If the rational function is factored and reduced to its simplest terms, a root of the denominator with even multiplicity will produce a vertical asymptote that approaches \(\infty\) on both sides or that approaches \(-\infty\) on both sides.
If the rational function is factored and reduced to its simplest terms, a root of the denominator with odd multiplicity will produce a vertical asymptote that approaches \(\infty\) on one side and \(-\infty\) on the other.
Example 3.3.5.
View this Desmos graph to see an interactive version of this example.
3
https://tiny.cc/111Z-MultiplicityAndVADefinition 3.3.6. Horizontal Asymptotes.
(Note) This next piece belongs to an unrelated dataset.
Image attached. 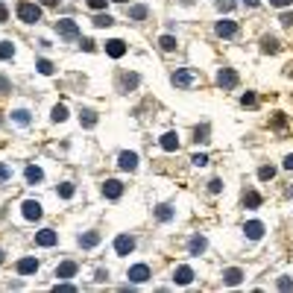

Given a function \(f\) and a real number \(L\text{,}\) a horizontal asymptote of a graph of \(y=f(x)\) is a horizontal line \(y=L\) where \(f(x)\) tends toward \(L\) as \(x\) approaches \(\infty\) or as \(x\) approaches \(-\infty\text{.}\) We write this as:
\begin{equation*}
\text{As } x \to \infty \text{ or as } x \to -\infty, f(x) \to L.
\end{equation*}
Example 3.3.7.
View this Desmos graph to see an interactive version of this example.
4
http://tiny.cc/111Z-HorizAsympExercises Exit Exercises
1.
(a)
Explain when and why rational functions have vertical asymptotes?
(b)
If \((-5,0)\) is an \(x\)-intercept of a rational function \(R\text{,}\) what do you know about the formula for \(R(x)\text{?}\)
(c)
If \(x=4\) is a vertical asymptote of a rational function \(R\text{,}\) what do you know about the formula for \(R(x)\text{?}\)
2.
Let \(R(x)=\dfrac{4x(x-7)^2(x+4)}{5(x+7)(x+1)}\text{.}\)
(a)
What is the domain of \(R\text{?}\) Answer using both interval and set-builder notation.
(b)
What are the \(x\)-intercepts of the graph of \(R\text{?}\)
(c)
What are the vertical asymptotes of the graph of \(R\text{?}\)
Reflection Reflection
1.
On a scale of 1-5, how are you feeling with the concepts related to the graphical behaviors of functions?